Der Wille und die Interpretation von Gesetzen durch die Angehörigen der Machtvertikale und der Junta-Kämpfer auf allen staatlichen Ebenen wurden bereits über den Gesetzgebungsakt festgelegt. Das Gesetz selbst ist schon ein willkürlicher Zufallsakt. Seit der Installierung des parafaschistischen Regimes gibt es zehntausende Gesetzesvarianten in Belarus – und jede davon ist ein Resultat der willkürlichen Interpretation dessen, was Lukaschenko sagt, durch eben diese Vertreter der Machtvertikalen. Das hat nichts mit mehr mit gesetzlichem Standard zu tun – es zeigt die komplette Zerstörung des Rechtssystems.

Janka Belarus

ist 45 Jahre alt und lebt und arbeitet in Minsk. Das Lebensmotto: Ich mag es zu beobachten, zuzuhören, zu fühlen, zu berühren und zu riechen. Über Themen schreiben, die provozieren. Wegen der aktuellen Situation erscheinen Belarus' Beiträge unter Pseudonym.

Aus allem, was Lukaschenko irgendwann einmal äußert, werden systematisch Gesetze gemacht. Diese kommen dann auch bei unmittelbaren Konflikten mit Anforderungen an die Verfassung und andere normativ-rechtliche Akte zur Anwendung. Jeder kleine Beamte kann damit willkürlich Gesetze auslegen und diese Auslegung steht automatisch über jeder Rechtsnorm. So wird das Rechtssystem völlig unberechenbar.

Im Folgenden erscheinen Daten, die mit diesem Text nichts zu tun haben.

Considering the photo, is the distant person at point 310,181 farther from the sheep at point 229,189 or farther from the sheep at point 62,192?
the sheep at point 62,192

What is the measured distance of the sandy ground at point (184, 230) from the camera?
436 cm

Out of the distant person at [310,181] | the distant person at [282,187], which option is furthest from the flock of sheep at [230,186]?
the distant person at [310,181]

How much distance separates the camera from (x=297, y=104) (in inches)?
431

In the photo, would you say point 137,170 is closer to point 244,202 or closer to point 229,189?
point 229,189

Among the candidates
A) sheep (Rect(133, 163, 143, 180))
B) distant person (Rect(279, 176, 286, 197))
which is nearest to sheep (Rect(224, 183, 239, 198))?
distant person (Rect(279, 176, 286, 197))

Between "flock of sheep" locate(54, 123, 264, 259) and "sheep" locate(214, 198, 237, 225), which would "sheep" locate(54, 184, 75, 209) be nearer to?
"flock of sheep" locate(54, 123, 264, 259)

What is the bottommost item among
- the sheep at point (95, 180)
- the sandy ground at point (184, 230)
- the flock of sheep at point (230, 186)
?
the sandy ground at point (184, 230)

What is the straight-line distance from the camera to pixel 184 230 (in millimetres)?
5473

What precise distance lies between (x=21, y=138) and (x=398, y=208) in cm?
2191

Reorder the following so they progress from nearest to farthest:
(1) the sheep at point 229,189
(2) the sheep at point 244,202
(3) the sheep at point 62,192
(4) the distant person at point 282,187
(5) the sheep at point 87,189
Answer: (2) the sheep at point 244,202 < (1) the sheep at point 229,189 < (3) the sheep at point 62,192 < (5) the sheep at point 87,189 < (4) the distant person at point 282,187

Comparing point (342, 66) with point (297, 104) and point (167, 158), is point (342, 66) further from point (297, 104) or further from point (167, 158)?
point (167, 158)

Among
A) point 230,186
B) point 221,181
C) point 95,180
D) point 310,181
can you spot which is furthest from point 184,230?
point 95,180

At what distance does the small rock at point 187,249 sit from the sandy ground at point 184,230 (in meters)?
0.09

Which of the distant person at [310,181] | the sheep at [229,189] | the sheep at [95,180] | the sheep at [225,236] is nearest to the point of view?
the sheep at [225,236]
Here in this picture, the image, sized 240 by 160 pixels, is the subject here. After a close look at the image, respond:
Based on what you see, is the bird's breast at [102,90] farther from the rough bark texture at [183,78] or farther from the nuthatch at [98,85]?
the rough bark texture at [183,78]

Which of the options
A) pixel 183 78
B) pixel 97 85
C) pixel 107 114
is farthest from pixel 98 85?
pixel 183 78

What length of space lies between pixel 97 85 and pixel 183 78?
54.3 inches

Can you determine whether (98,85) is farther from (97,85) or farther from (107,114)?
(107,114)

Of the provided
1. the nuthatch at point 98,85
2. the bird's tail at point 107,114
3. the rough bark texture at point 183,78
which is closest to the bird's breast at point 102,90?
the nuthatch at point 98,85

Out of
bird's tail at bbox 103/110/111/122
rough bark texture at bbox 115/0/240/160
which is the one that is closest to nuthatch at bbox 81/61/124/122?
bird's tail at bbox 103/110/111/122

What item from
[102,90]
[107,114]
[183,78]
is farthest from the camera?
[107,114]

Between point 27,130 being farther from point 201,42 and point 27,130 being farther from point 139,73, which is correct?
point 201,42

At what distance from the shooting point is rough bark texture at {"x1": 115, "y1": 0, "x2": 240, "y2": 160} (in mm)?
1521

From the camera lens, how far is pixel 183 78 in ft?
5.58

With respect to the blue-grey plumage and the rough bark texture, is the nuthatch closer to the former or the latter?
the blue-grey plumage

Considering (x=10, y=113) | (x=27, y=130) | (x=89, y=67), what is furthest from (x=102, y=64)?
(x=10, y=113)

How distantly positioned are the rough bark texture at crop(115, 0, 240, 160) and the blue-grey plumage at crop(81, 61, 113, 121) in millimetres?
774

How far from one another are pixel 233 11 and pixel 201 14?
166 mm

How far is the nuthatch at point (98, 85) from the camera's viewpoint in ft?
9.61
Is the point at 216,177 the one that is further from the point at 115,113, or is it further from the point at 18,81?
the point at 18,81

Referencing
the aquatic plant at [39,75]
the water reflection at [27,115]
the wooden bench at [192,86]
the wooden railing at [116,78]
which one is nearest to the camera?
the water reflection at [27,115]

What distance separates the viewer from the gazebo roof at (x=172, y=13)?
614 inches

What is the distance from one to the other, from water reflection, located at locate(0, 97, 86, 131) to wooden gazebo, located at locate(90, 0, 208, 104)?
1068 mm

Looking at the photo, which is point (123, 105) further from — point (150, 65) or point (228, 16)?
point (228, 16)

Nach den Regeln des „Führerprinzips“ wird jeder noch so verbrecherische Befehl zu einem neuen Gesetz, faktisch zu einer Vertonung des Befehls. Daher können zum Beispiel Mordopfer nach dieser Ethik des eigenen gewaltsamen Todes für schuldig befunden werden, zumindest jedoch für das Verlassen ihres Lebens.

Nachdem es die Kämpfer Lukaschenkos übernommen haben, die Forderungen von Patruschew (=Putin) (Nikolai Platonowitsch Patruschew ist ein russischer Offizier. Er war von 9. August 1999 bis 12. Mai 2008 Leiter des Inlandsgeheimdienstes FSB, Anm. d. Redaktion) nach der vollständigen „Säuberung“ der belarussischen Zivilgesellschaft zu erfüllen, hat in unserem Land der Übergang zu einer neuen Form des Autoritarismus – dem Parafaschismus – begonnen. (Im Juli hatte Alexander Lukaschenko bei einem Treffen mit Präsident Wladimir Putin angekündigt, rigoros gegen die Zivilgesellschaft vorzugehen. Zahlreiche NGOs wurden daraufhin verboten, Schrift­stel­le­r*in­nen und Medienschaffende verhaftet; Anm. der Redaktion).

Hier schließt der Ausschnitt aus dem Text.